While the safety of painless delivery is said to be established based on the track records of other countries, this is based on the premise that an anesthesiologist in a centralized maternity facility handles the anesthesia. In Japan, there are many painless deliveries in small-scale facilities where an anesthesiologist is absent, and it is difficult to say that safety in such cases has been sufficiently examined. While the number of medical institutions offering painless delivery is increasing, I strongly feel at the site of midwife education that the number of obstetric facilities handling deliveries is gradually decreasing even in neighboring areas. I also hear voices from people who want a second child saying, "The place where I felt 'I want to give birth here again' is gone." I strongly hope that local obstetric care will be protected.
Students in the midwife elective course of this faculty have learned methods of environmental adjustment and midwifery care related to the action of oxytocin, which relaxes the tension of the mother and progresses labor, at hospitals and birth centers that value naturalness and empathy and aim for physiological birth.
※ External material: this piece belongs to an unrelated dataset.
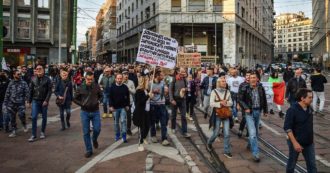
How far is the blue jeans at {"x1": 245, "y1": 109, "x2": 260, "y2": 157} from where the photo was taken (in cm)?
762

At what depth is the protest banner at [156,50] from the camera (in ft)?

However, the decrease in the number of births has caused major changes in this learning environment, leading to difficulties. The declining birthrate is considered a complex issue including socio-economic challenges. In some countries, the introduction of insurance coverage for childbirth costs and reforms to the perinatal medical system led to the suspension of midwife education and the rapid centralization of birth facilities. In others, it is said that the voices of those involved led to the establishment of systems to realize woman-centered childbirth.
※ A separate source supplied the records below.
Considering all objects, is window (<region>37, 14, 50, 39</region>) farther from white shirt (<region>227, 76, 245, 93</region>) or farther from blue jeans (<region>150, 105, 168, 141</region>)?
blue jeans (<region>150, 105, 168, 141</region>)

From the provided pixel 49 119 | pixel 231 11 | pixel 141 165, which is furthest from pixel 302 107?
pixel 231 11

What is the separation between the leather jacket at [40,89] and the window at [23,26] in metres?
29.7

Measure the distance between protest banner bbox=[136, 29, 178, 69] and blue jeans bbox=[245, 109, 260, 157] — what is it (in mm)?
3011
The important thing is that a system expands where high-quality information is provided, safety is ensured, and everyone can choose a "childbirth true to themselves." I hope for a world where midwives, who possess a wide range of knowledge and skills regarding women's health and sexual and reproductive health, can continue to contribute to women and their families in places where they can demonstrate their inherent strengths.
*Affiliations and job titles are as of the time this magazine was published.